C'était ma première lecture d'un roman de Kimberly McCreight mais je pense très vite retenter l'expérience.

Trudly Madly Guilty

Résumé :

Trois couples épanouis. De charmants enfants. Une amitié solide. Et un barbecue entre voisins par un beau dimanche ensoleillé : tous les ingrédients sont réunis pour passer un bon moment. Alors, pourquoi, deux mois plus tard, les invités ne cessent-ils de se répéter : « si seulement nous n’y étions pas allés » ? Liane Moriarty continue de dévoiler la noirceur qui rôde sous les vies ordinaires et nous plonge au cœur des redoutables petits mensonges et des inavouables secrets qui sont en chacun de nous… Fin, décapant, et jubilatoire.

Mon avis / My review : 

There is nothing original in the construction of the last book of Liane Moriarty: Truly Madly Guilty.  She built this story as the same way as Big little lies. At the beginning of the novel we know that something bad had happened. Slowly via few characters, she will explain all the detail of this barbecue.

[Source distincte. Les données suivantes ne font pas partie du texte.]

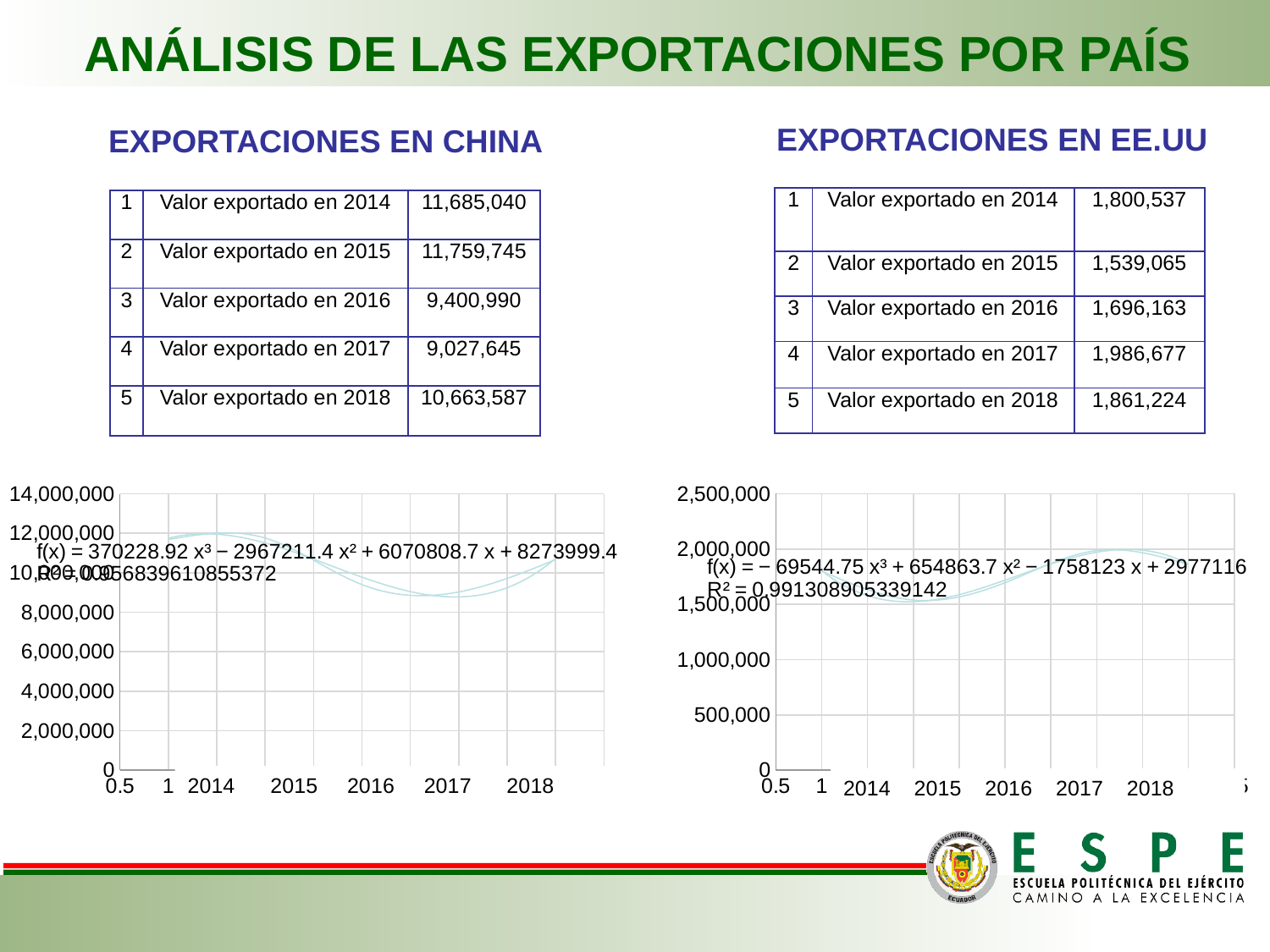
What kind of chart is the 'Exportaciones en China' chart? line chart In the 'Exportaciones en China' chart, do the values rise or fall from 2015 to 2017? fall What R² value is shown on the 'Exportaciones en EE.UU' chart? 0.991308905339142 In the 'Exportaciones en China' chart, how many years are plotted along the x axis? 5 In the 'Exportaciones en China' chart, which year has the lowest exported value? 2017 In the 'Exportaciones en China' chart, what is the value exported in 2014? 11,685,040 In the 'Exportaciones en EE.UU' chart, which year has the highest exported value? 2017 In the 'Exportaciones en China' chart, is the value for 2016 greater or less than 10,000,000? less In the 'Exportaciones en China' chart, what is the difference between the value exported in 2014 and in 2016? 2,284,050 In the 'Exportaciones en EE.UU' chart, which year has the lowest exported value? 2015 In the 'Exportaciones en EE.UU' chart, is the value for 2017 greater or less than 1,500,000? greater In the 'Exportaciones en EE.UU' chart, which is larger, the value exported in 2014 or in 2015? 2014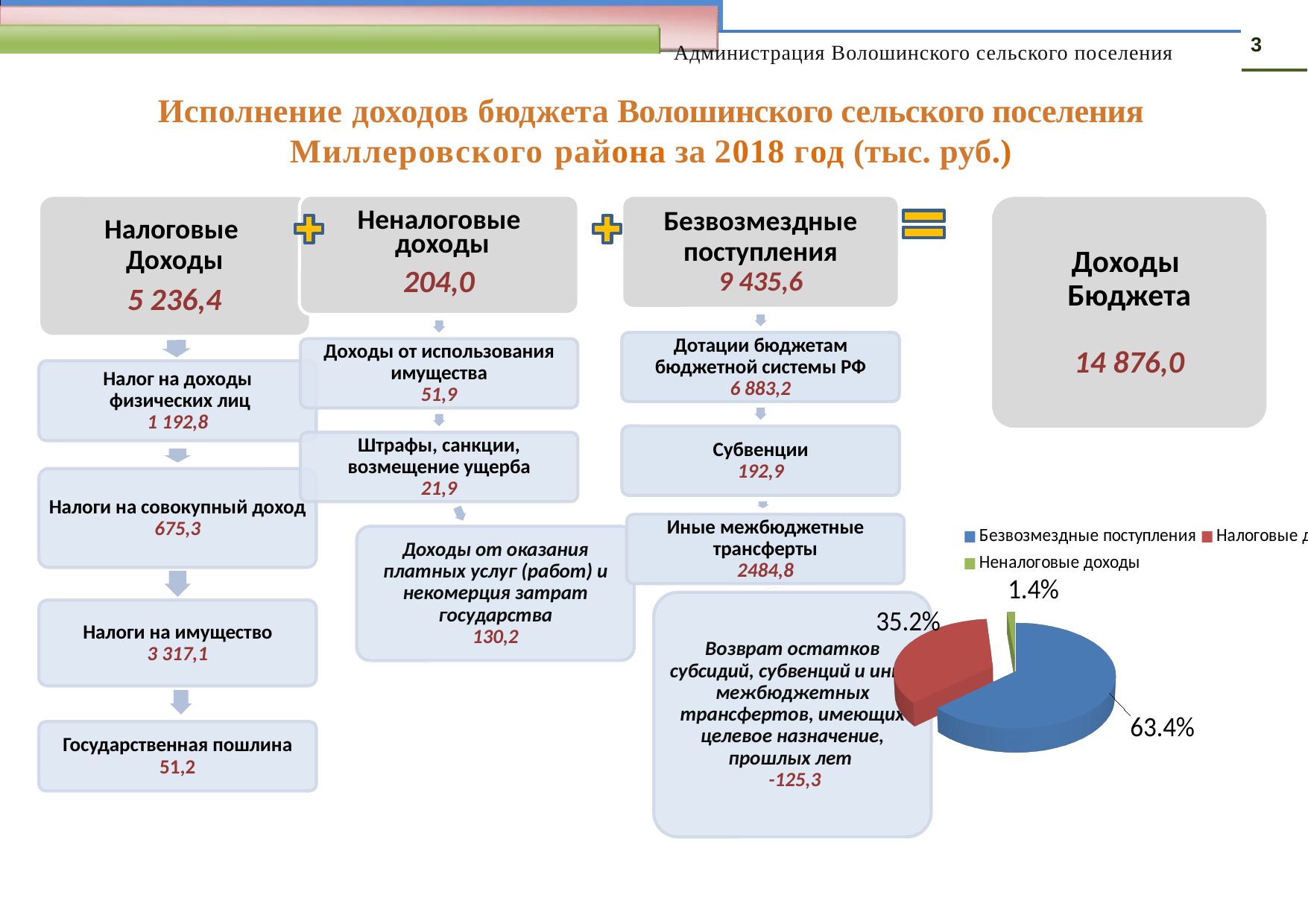
What colour is the Неналоговые доходы slice in the pie chart? green How many slices does the pie chart have? 3 What is the difference in percentage points between the Безвозмездные поступления slice and the Неналоговые доходы slice? 62.0% How many entries does the pie chart legend list? 3 What share of the pie does the red slice represent? 35.2% Which slice of the pie chart is the largest? Безвозмездные поступления Is the share for Безвозмездные поступления greater or less than 50%? greater What share of the pie does Безвозмездные поступления represent? 63.4% What kind of chart is shown on the slide? pie chart What share of the pie does Неналоговые доходы represent? 1.4% Which slice of the pie chart is the smallest? Неналоговые доходы Which is larger in the pie chart: Безвозмездные поступления or Неналоговые доходы? Безвозмездные поступления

Il n’y a rien d’original dans la construction du dernier roman de Liane Moriarty: Un peu, beaucoup, a la folie. Il est construit exactement de la même manière que Petits secrets, grands mensonges. Dès le début, l’on sait qu’un accident s’est produit. Petit à petit, via quelques personnages, l’auteur va revenir en détail sur ce fameux barbecue.

Three couples meet each other for lunch. An incident will affect their lives. The author takes time to describe her characters. The suspense is grows progressively and it is difficult to stop reading. 

Trois couples se rencontrent pour déjeuner. Un accident va se produire et celui-ci va affecter leur vie. L’auteur prend son temps pour construire ses personnages. Le suspense monte progressivement et il est difficile de lâcher le livre une fois commencé.

The end is less “spectacular” than Big little lies but I really enjoyed reading this anyway. I hear that maybe a movie will be release and I’m eager to see that in the future.

La fin est moins “spectaculaire” que Petits secrets, grands mensonges mais j’ai vraiment beaucoup aimé cette lecture. J’ai entendu parler d’un projet de film et je suis vraiment curieuse de voir ça sur grand écran.
 
Lu dans le cadre du challenge : 
- Read in english

Penance

Résumé / Summary : 

When a group of young girls are approached by a stranger, they cannot know that the encounter will haunt them for the rest of their lives.
Hours later, Emily is dead. The surviving girls alone can identify the killer. But not one of them remembers his face...
Driven mad by grief, the victim's mother demands the girls find the murderer or else atone for their crimes. If they do neither, she will have her revenge. She will make them pay...
From the critically acclaimed author of Confessions, Penance is a dark and disturbing tale of revenge that will leave you reeling.

Mon avis / My review :


I wanted to discover a book written by Kanae Minato for a long time but I was disappointed by Penance.

Je voulais découvrir un roman de Kanae Minato depuis un moment mais je ressors déçue par cette lecture.

In fact, I think the scenario is completely unrealistic. This is the story of a few teenagers’ girls and one is murdered. The life of the others will never be the same. That is really normal but what makes this totally absurd is that all of them will commit murder!

En fait, j’ai trouvé le scenario vraiment peu réaliste. C’est l’histoire de plusieurs adolescentes et une d’elle va être assassinée. La vie des autres ne sera plus jamais la même. Jusque-là, rien d’anormal mais ce qui rend le roman absurde c’est que chacune d’elle va commettre un meurtre en étant adulte !

Each chapter tells the story of those teenagers and we discover broken women. This books is really dark and we have sometimes the feeling of being a voyeur.

Chaque chapitre nous raconte l’histoire de ces jeunes filles et nous découvrons des jeunes femmes brisés. C’est un roman très noir et qui nous laisse une impression de voyeurisme.

The style of the writing is sometimes a bit confusing and the sentences really long. For a first try it’s not really good but I will try to read another book to have a better idea of her work.

Le style de l’auteur est un peu confus et les phrases très longues. Pour un premier essai, je suis peu convaincue mais je retenterai une autre lecture de l’auteur pour me faire une meilleure idée.